* [Exercises to complete]
1. Decide whether each statement agrees with the book review. Answer yes or no for each, and quote the words from the review that settle it.
(a) The book's photographs are in color.
(b) Every photograph in the book has a title.
(c) The book was published in Belfast.
2. Answer these questions from the book review, one answer per line, marked like the questions:
(a) Which press published the book?
(b) Roughly which years were the photographs taken?
(c) Which islands does the quoted introduction name off Ulster's northern coast?
3. Write a continuation of the book review that starts right after its last sentence.

Selected text Block Start

Ships & Quaysides of Ulster – Historic Maritime Photographs
By Robert Anderson and Ian Wilson.

Friar’s Bush Press, Belfast 1990. ISBN 0 946872 32 5

 

Click on image to buy book

DEDICATED to the seafarers of Ulster, past and present, this is a real gem of a book. Although it’s not much larger than an average postcard in size, it contains around a hundred fantastic black and white photographs taken roughly between 1890 – 1940. Each photograph has a title and a brief explanation of the subject matter. There’s also lots of information about Ulster’s maritime heritage and tradition.

 

The excellent introduction explains the importance of the sea to Ulster and gives an overview of the book itself. I liked the way the authors placed our nation’s dependence on the sea in a historical context:

“Ireland is an island on the extreme edge of Europe and sea routes have always connected it with the wider world, whether to bring successive waves of conquerors, to offer a new horizon to emigrants, or simply to handle the permanent needs for import and export.

In whatever century, the great Atlantic tides surge in round the rocky northern coast of Ulster, round the bleak islands of Tory, Innistrahull and Rathlin. Fair Head too, looms dominant today over the seafarer as it has stood over Neolithic man carrying Antrim porcellanite for good axeheads, over Irish monks journeying to sacred Iona, over Viking longships intent on plunder and on down through the generations to the sleek warships and submarines playing cat-and-mouse in twentieth century wars. The coast of Ulster from Carlingford Lough to Donegal Bay is today largely unspoiled and unaltered and a landfall made by a Norse invader bound for ‘Strang fjord’ would have been judged similarly by a Skillen or McClurg of Killyleagh, bringing their schooners into Strangford Lough early in the present century, 1200 years on”.

Selected text Block End
Supplied data Block Start

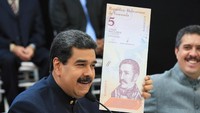 Nicolas Maduro menunjukan specimen mata uang Bbolivar yang baru. Miraflores Palace/Handout via REUTERS.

Supplied data Block End

* [Numbered answers]
1.
(a) No: "around a hundred fantastic black and white photographs"
(b) Yes: "Each photograph has a title and a brief explanation of the subject matter."
(c) Yes: "Friar’s Bush Press, Belfast 1990."

2.
(a) Friar’s Bush Press
(b) Roughly 1890 to 1940
(c) Tory, Innistrahull and Rathlin

3.
Each chapter of this book has a small introductory feature, which is then followed by dozens of evocative photographs. For instance, the first chapter is entitled The Major Ports and it looks at Belfast, Larne and Londonderry. There’s a brief overview of these three ports, followed by 15 pages of pictures. All of the pictures are interesting – some are absolutely fascinating. I particularly liked the ones that showed original sailing vessels alongside huge and powerful new steamers. Interestingly, Belfast’s history as a port began in 1637 when a sum of £3000 was paid to Carrickfergus for its maritime rights and customs.

Other chapters include The Minor Ports, The Small Piers, Quays, Wrecks and Events and Ships of Ulster. In The Minor Ports, it’s noted that Carrickfergus has its maritime origins in Norman times. Readers should look out for the brilliant picture of Carrick on page 29. Taken around 1900, Carrickfergus Castle and St Nicholas’ Church (Church of Ireland) dominate the skyline. It’s also interesting to note that the mast of ship appears beyond the harbour wall closest to the shore. Was there an inner harbour at one time?

There are plenty of outstanding photographs throughout the book. Other favourites have to be Naval Visit to Bangor Bay (c 1910) on page 59 – which also shows the Pickie Pool! – that of the Star of Italy on page 74 and one of the Titanic on page 88. For me, there’s something ‘atmospheric’ about these old black and white photographs – a timeless quality that sometimes isn’t evident in colour photos.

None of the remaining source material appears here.